We observed an increase in VEGF protein expression within the unloaded muscle treated with Brazilian propolis. Decreased VEGF expression may have little involvement in capillary regression [20], but increased VEGF expression prevents unloading-induced capillary regression [15, 22]. Thus, Brazilian propolis may prevent capillary regression by increasing pro-angiogenic VEGF protein expression, which is a novel effect of Brazilian propolis. However, further investigations are needed to clarify the underlying mechanism in Brazilian propolis-related VEGF protein expression observed in the present study.

Anti-tumorigenic effects of Brazilian propolis have been demonstrated in various cancers in both animal and in vitro models [45,46,47]. The anti-tumorigenic effect can be explained mainly by the pro-apoptotic [48] and anti-angiogenic activities [49] of the active components in Brazilian propolis. In the present study, however, we found that Brazilian propolis did not induce endothelial cell apoptosis or capillary regression within the soleus muscle of rats treated with or without HU, which seems to suggest a role for endothelial cytoprotection in skeletal muscle. These results may indicate that Brazilian propolis exerts both pro- and anti-apoptotic effects depending on cellular status. Additionally, an in vitro toxicological study of Brazilian propolis by Xuan et al. showed that a high concentration of Brazilian propolis increases ROS production and p53-dependent apoptosis in human umbilical vein endothelial cells but that a low concentration decreases both processes [50]. This result means that Brazilian propolis has both pro-cytotoxic and anti-cytotoxic activity depending on its concentration. In our study, we administered a daily oral dose of Brazilian propolis of 1000 mg/kg to rats for 2 weeks; the safety of this dose in terms of toxicity and frequency of administration had been confirmed in preliminary in vivo experiments by the manufacturer. Therefore, our results support the possibility that Brazilian propolis acts as an anti-cytotoxic agent within the soleus muscle. However, we did not investigate the dose-dependent effects of Brazilian propolis on capillary regression in disused muscle. Further studies are needed to clarify this issue.
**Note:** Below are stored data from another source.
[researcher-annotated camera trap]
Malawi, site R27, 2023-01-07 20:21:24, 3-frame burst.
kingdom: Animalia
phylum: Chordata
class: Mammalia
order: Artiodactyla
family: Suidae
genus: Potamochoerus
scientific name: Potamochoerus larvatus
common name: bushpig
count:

In conclusion, the results of our study indicate for the first time that the administration of Brazilian propolis has protective effects on the capillary regression that accompanies chronic muscle unloading. The angio-protective effects of Brazilian propolis may be attributed its bioactive components which lead to a suppression of the anti-angiogenic pathway and stimulation of the pro-angiogenic pathway. Therefore, Brazilian propolis seems to be a non-drug therapeutic agent that is applicable to the treatment of skeletal muscular angiopathy that occurs in various situations, such as bed rest, cast immobilization, diabetes, and cancer cachexia.

Conclusion

In conclusion, we found that Brazilian propolis supplementation was an effective treatment to attenuate capillary regression in soleus muscle associated with prolonged mechanical unloading. Our results suggest that Brazilian propolis can be administered as a therapeutic intervention for the treatment of skeletal muscle angiopathy due to disuse-induced muscle atrophy.